WHAT THE TASK REQUIRES:
Could you restate, exactly and with nothing added, the lines from the start of the data through the line that holds "1 Aerosol lacquers", leaving the pictures out?

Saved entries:
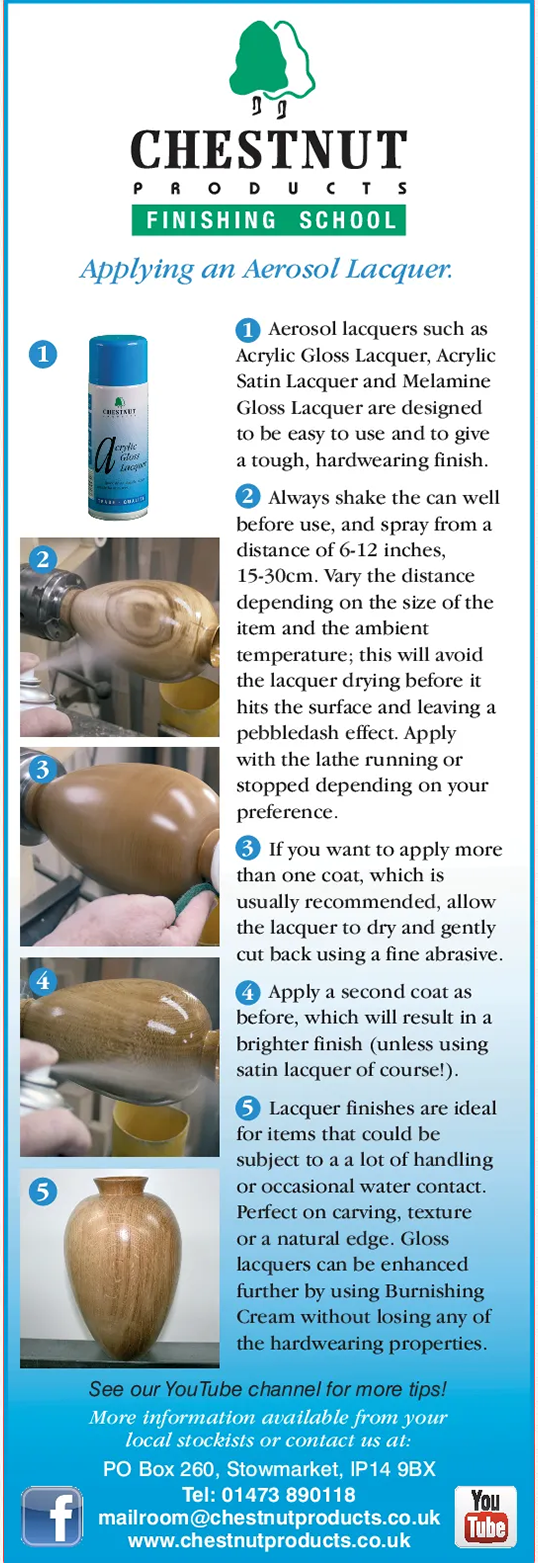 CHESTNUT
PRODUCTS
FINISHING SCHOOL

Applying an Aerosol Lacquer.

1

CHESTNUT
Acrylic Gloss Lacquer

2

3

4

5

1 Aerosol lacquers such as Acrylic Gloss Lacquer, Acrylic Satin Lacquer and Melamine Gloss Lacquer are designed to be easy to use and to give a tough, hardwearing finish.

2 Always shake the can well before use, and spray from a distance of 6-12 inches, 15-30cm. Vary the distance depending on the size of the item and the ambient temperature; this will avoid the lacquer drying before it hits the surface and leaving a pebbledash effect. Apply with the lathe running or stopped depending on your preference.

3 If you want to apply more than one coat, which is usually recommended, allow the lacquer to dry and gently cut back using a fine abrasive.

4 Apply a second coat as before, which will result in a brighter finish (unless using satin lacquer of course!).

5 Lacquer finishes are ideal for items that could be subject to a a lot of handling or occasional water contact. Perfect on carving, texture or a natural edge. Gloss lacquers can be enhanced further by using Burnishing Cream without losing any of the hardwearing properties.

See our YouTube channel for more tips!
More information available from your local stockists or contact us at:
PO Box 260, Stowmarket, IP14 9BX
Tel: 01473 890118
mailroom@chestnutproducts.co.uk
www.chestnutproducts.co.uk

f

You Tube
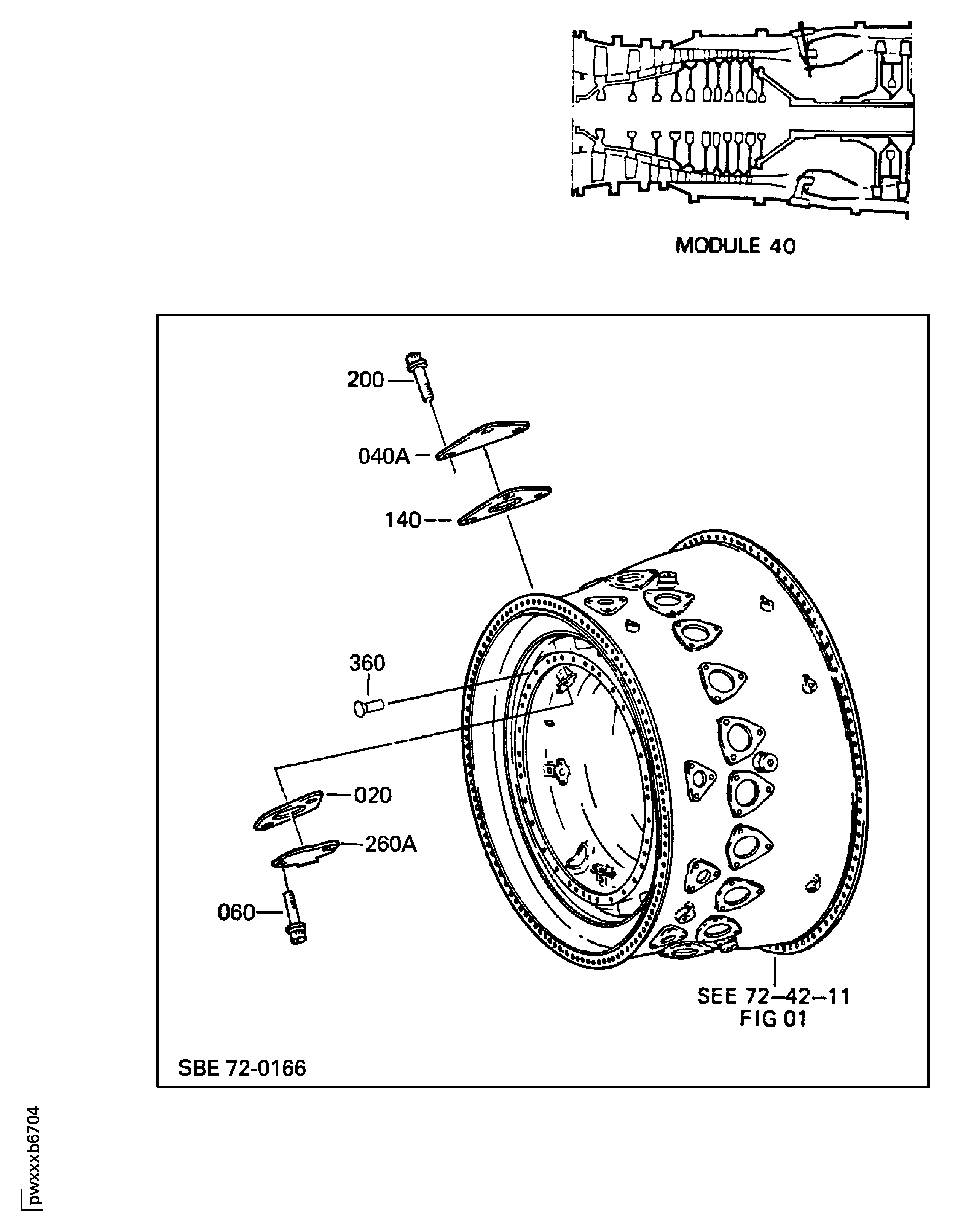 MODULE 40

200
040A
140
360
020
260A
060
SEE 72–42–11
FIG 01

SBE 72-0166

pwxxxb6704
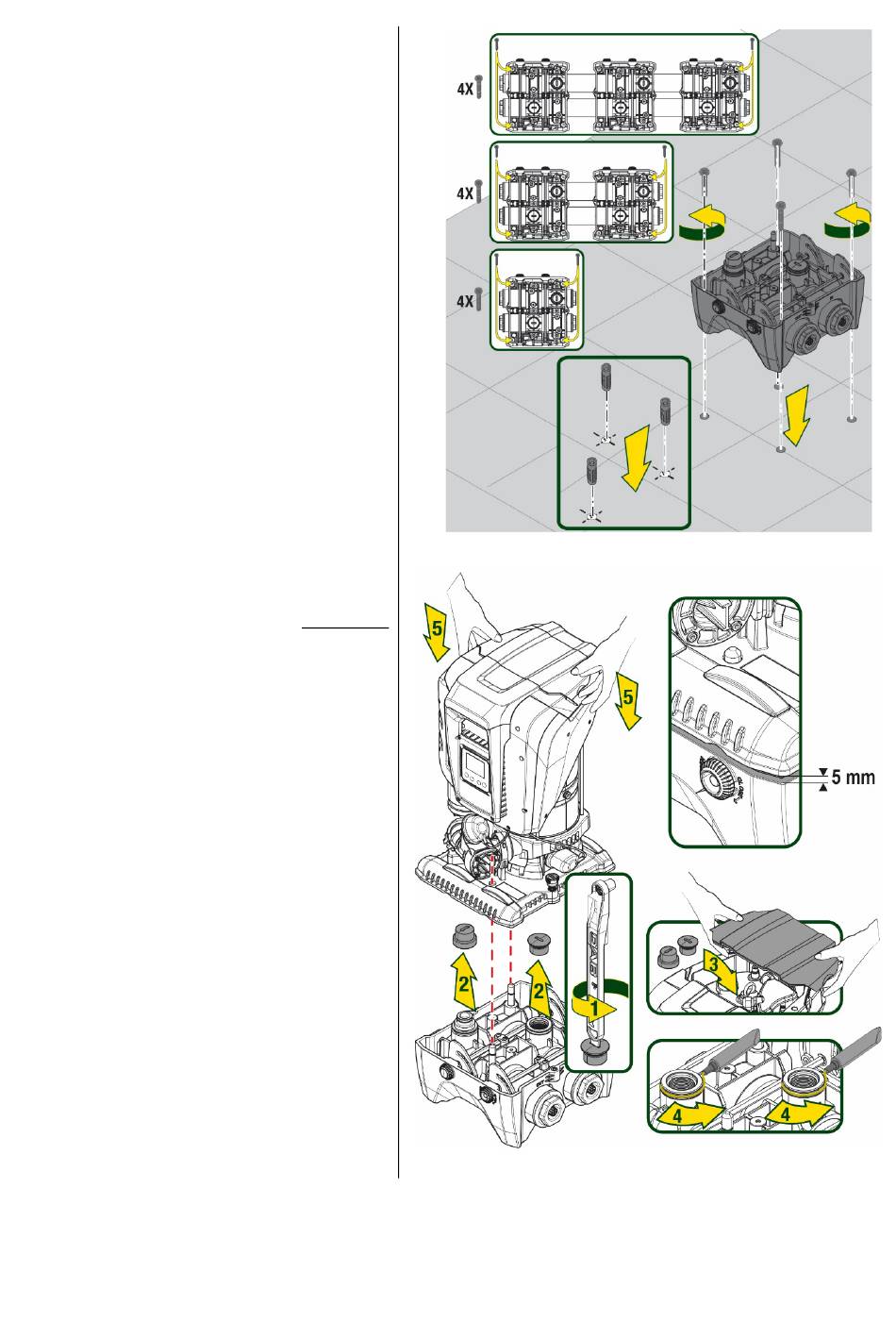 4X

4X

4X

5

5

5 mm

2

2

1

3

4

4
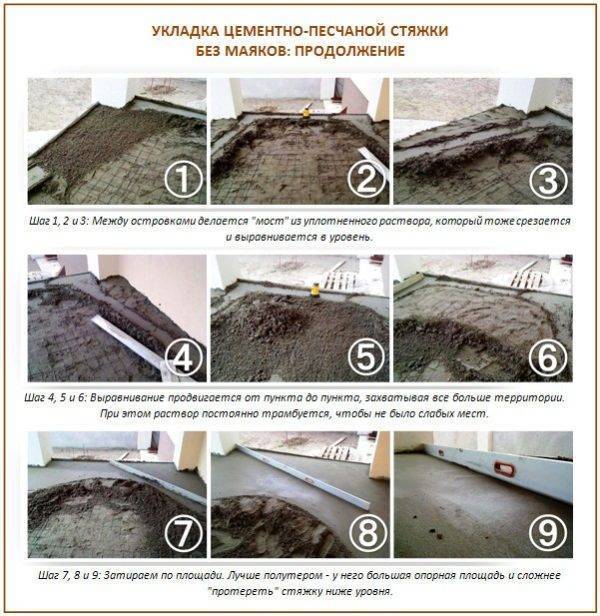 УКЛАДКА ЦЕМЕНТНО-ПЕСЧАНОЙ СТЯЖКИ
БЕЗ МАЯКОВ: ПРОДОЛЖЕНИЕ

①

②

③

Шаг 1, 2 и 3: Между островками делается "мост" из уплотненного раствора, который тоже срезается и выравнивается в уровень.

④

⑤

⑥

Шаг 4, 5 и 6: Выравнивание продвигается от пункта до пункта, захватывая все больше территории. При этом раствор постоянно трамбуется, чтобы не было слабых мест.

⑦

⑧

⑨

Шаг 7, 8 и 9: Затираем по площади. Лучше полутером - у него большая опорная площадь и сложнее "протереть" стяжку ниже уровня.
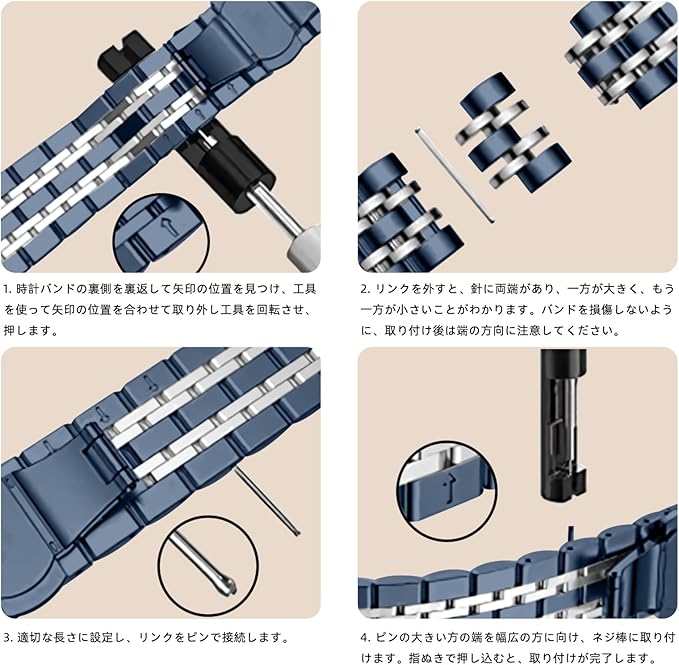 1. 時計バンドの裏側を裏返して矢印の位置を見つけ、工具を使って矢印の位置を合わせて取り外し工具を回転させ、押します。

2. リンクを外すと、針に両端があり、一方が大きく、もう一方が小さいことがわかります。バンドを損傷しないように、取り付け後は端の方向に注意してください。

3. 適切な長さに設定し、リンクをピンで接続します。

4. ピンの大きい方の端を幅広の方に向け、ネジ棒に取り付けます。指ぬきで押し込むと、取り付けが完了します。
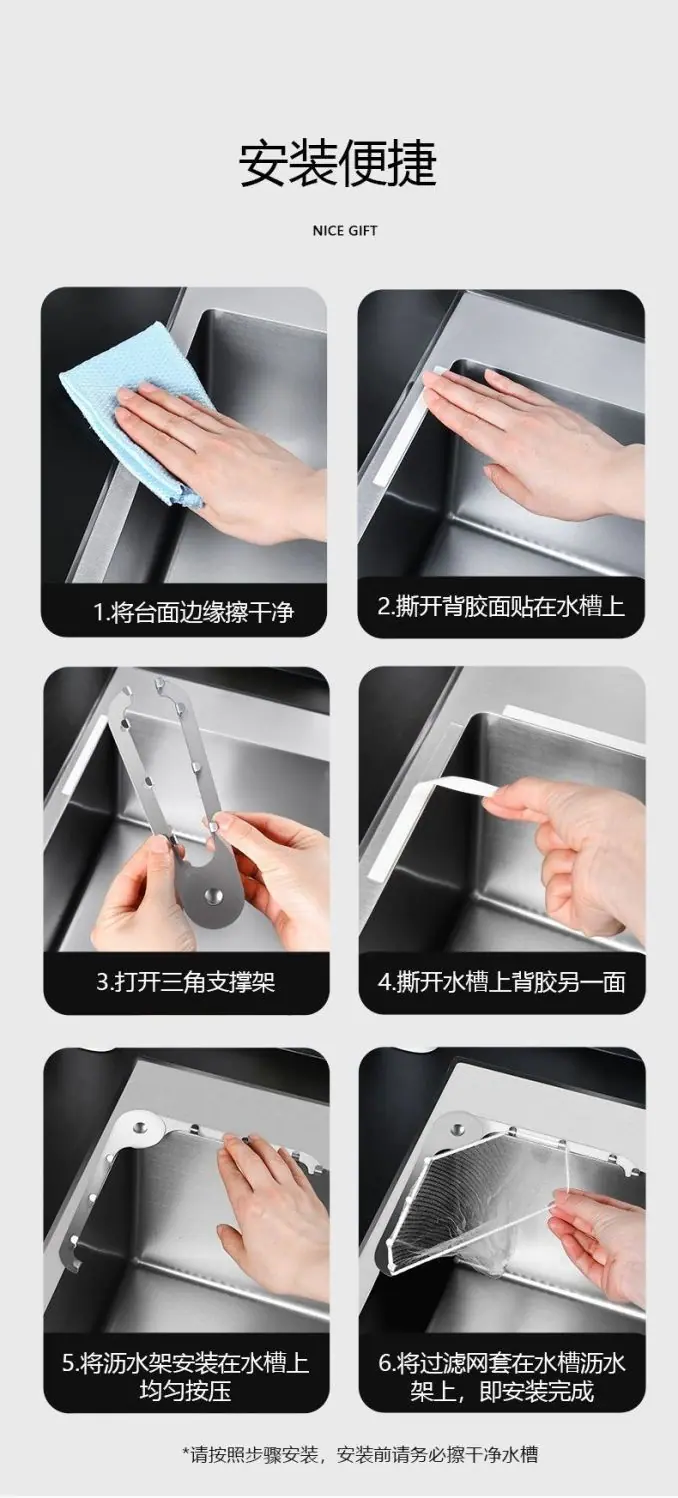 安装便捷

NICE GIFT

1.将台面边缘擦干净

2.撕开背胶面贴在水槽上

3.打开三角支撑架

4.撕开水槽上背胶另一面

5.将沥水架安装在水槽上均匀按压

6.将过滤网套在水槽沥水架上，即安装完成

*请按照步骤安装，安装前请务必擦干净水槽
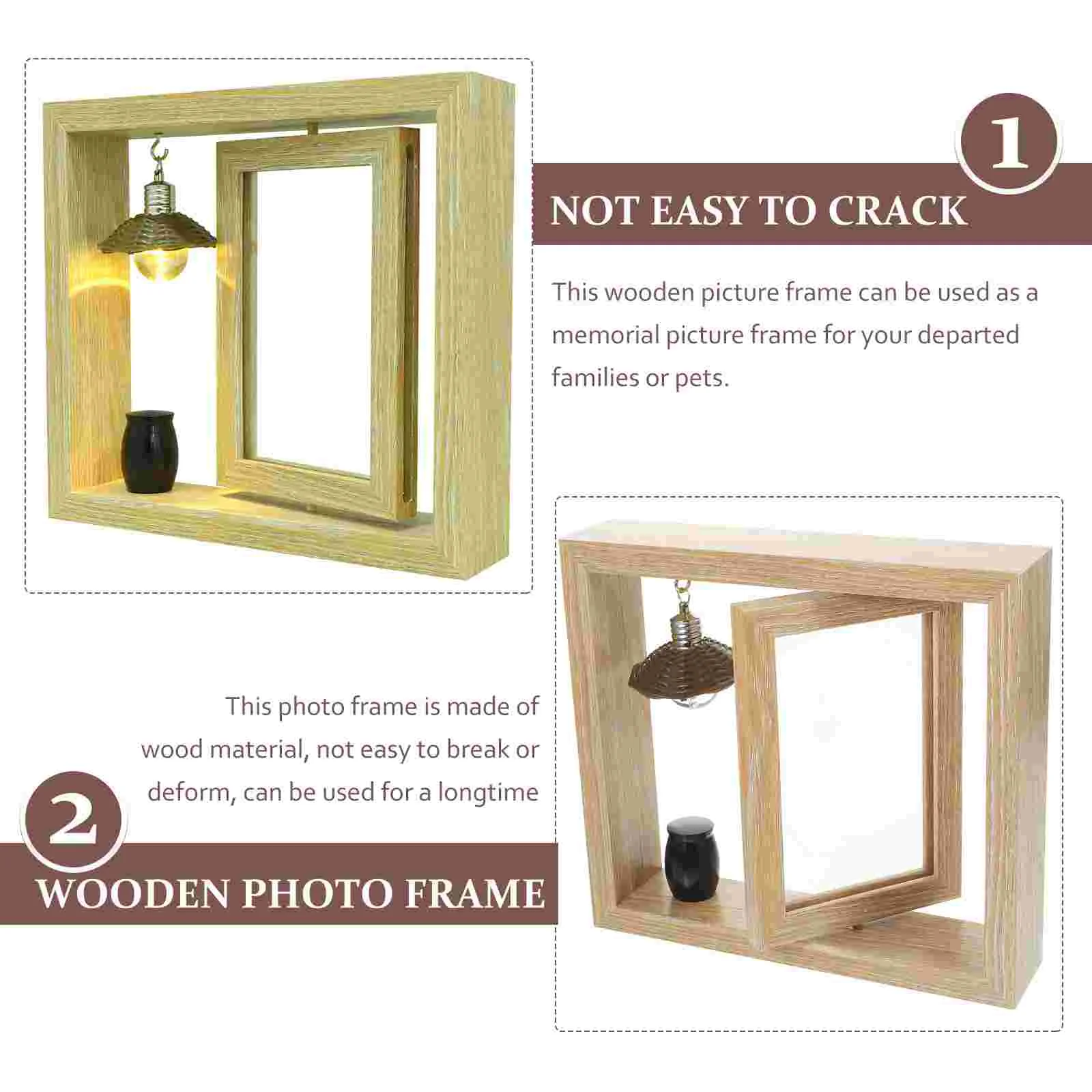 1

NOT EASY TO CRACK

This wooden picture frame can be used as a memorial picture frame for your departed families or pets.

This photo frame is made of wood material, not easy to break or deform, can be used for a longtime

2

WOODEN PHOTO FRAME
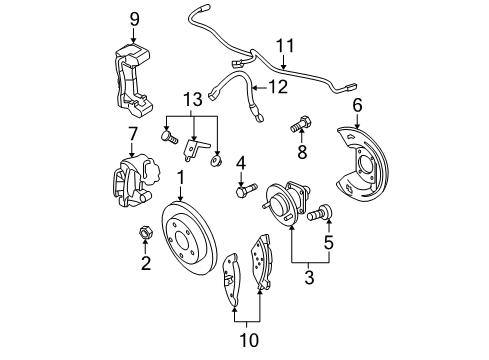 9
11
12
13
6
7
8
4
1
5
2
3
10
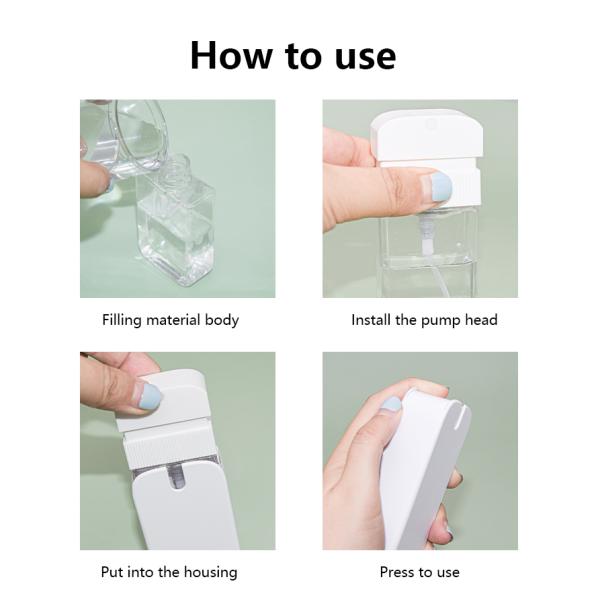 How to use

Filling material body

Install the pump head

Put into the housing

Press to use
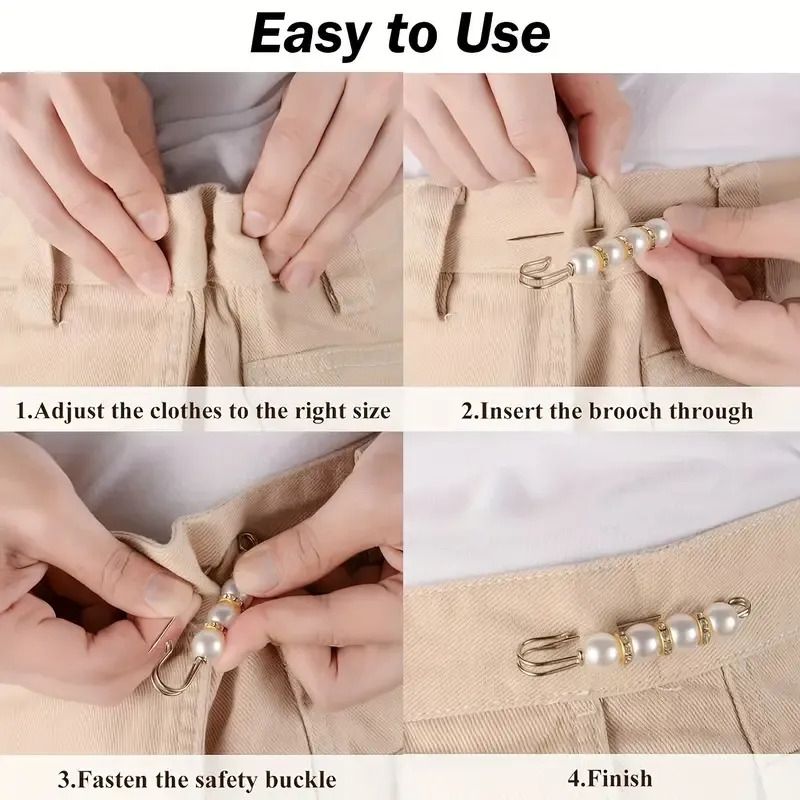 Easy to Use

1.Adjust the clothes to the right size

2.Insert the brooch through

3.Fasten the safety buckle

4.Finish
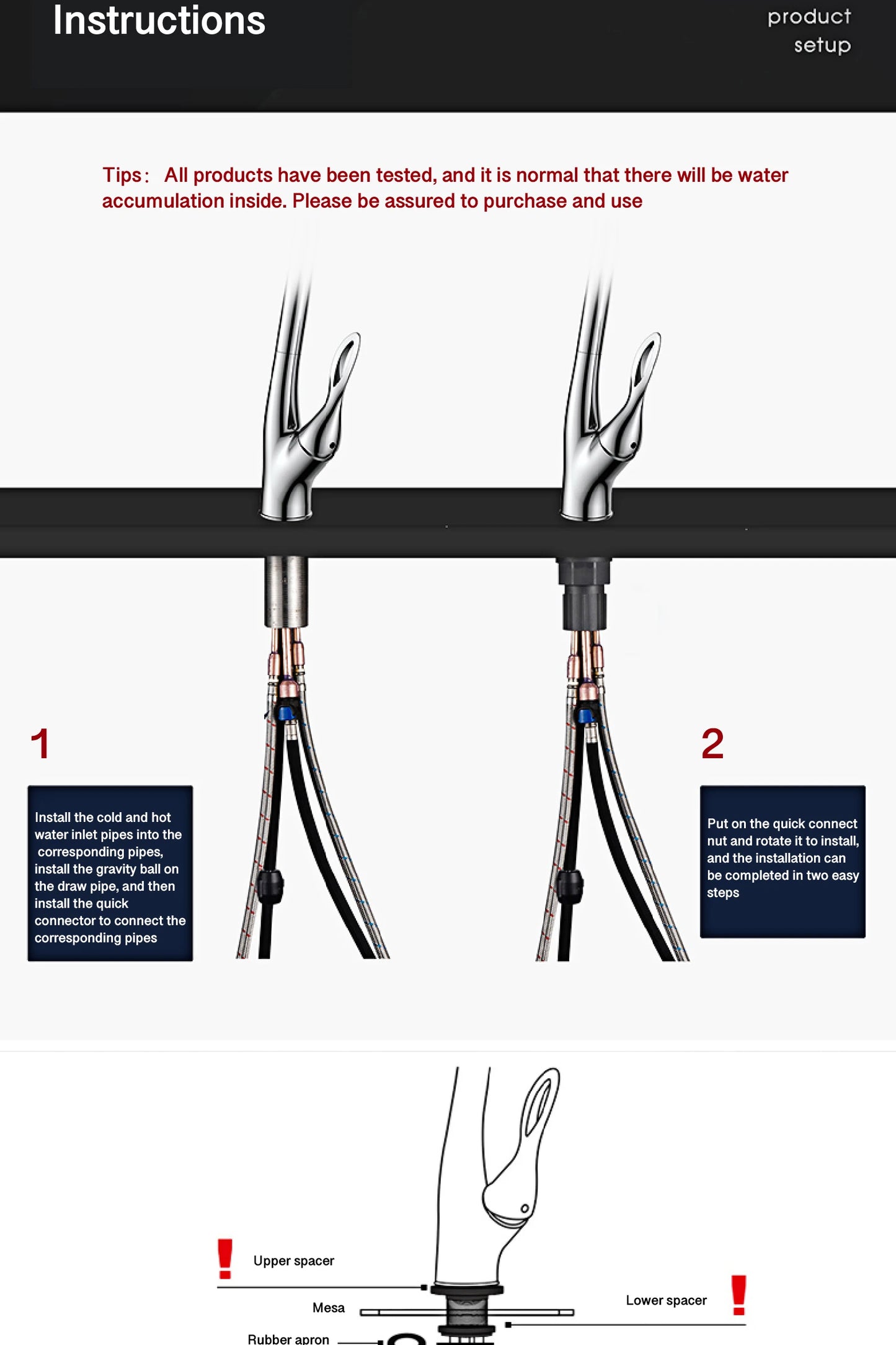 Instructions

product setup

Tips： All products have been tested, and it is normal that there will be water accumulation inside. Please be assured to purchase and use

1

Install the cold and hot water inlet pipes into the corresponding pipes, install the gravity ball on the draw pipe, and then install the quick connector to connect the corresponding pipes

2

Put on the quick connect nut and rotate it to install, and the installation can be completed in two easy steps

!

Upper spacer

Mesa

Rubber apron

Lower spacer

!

SOLUTION:
 CHESTNUT
PRODUCTS
FINISHING SCHOOL

Applying an Aerosol Lacquer.

1

CHESTNUT
Acrylic Gloss Lacquer

2

3

4

5

1 Aerosol lacquers such as Acrylic Gloss Lacquer, Acrylic Satin Lacquer and Melamine Gloss Lacquer are designed to be easy to use and to give a tough, hardwearing finish.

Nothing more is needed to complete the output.